Delhi power meters inflate bills 2.5 pc: Competition panel

Consumers may finally get some answers about the mystery behind their power meter's speed, which they often suspect causes inflated electricity bills. The Competition Commission of India (CCI) has found that more than 90 per cent of the meters in the city, installed by discoms, show 2.5 per cent more than the actual reading.

In its investigation report, the CCI has found the Anil Ambani group-owned BSES and the Tata group-owned NDPL guilty of indulging in anti-competitive practices by abusing their dominant position in the meter market.
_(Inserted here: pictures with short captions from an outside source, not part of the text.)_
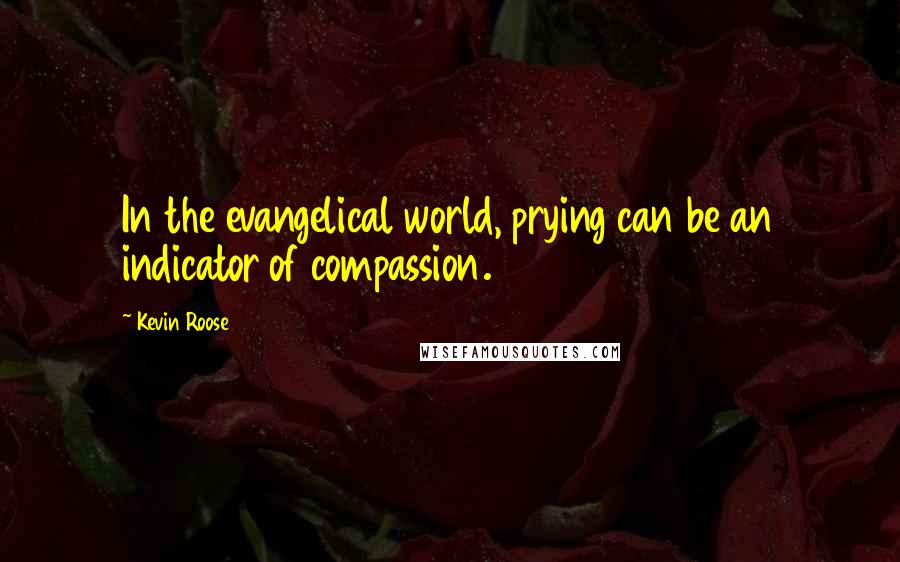 Kevin Roose Quotes: In the evangelical world, prying can be an indicator of compassion.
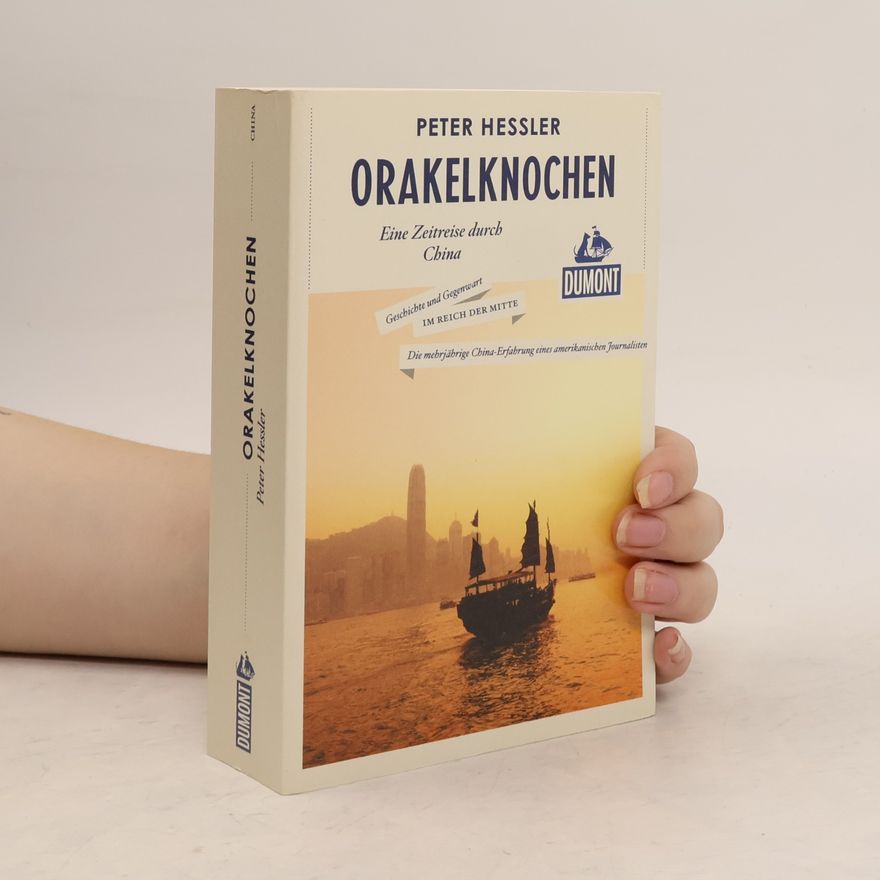 Peter Hessler DuMont Reiseabenteuer: Orakelknochen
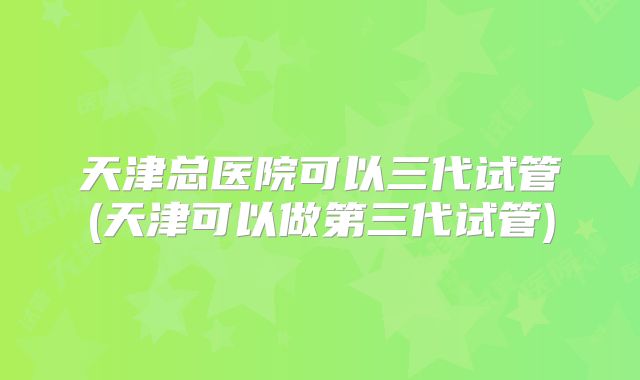 天津总医院可以三代试管(天津可以做第三代试管)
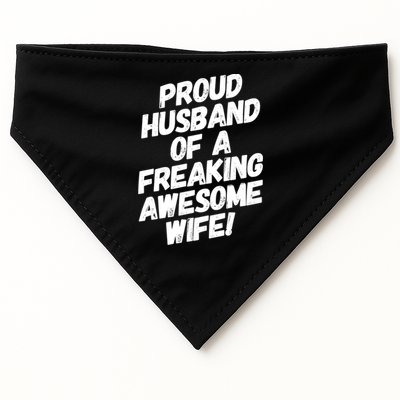 I'm A Proud Husband Of A Freaking Awesome Wife Funny Saying Gift USA-Made Doggie Bandana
The investigation report goes on to say that "more than 90 per cent of the meters are running 2.5 per cent more than the actual reading which means that the total turnover of these companies is 2.5 per cent extra owing to the extra bills charged from customers due to faulty meters," sources told The Indian Express.

"These discoms have been found guilty of extra, illegal overcharging on account of anti-competitive practices," the sources said.

The issue of faulty meters came up last year in September when an aggrieved customer knocked the doors of the CCI, alleging that the meters installed by the discoms were faulty and demanded a penalty to the extent of 10 per cent of their average turnover for their monopoly-like behaviour. According to the complainant, the companies purchase and install the meters on their own and consumers are not allowed to buy the BIS standard manufactured meters.

When contacted, a BSES spokesperson said, "CCI has issued a notice to all Delhi discoms for alleged violation of section 3 and 4 of Competition Act asking them to file reply/objection by 31 March. Discoms have sought more time".

An NDPL spokesperson said they had received a notice from the CCI and were weighing various legal opinions on the issue. A ministry official said this may pave the way for bringing in genuine competition in the power sector.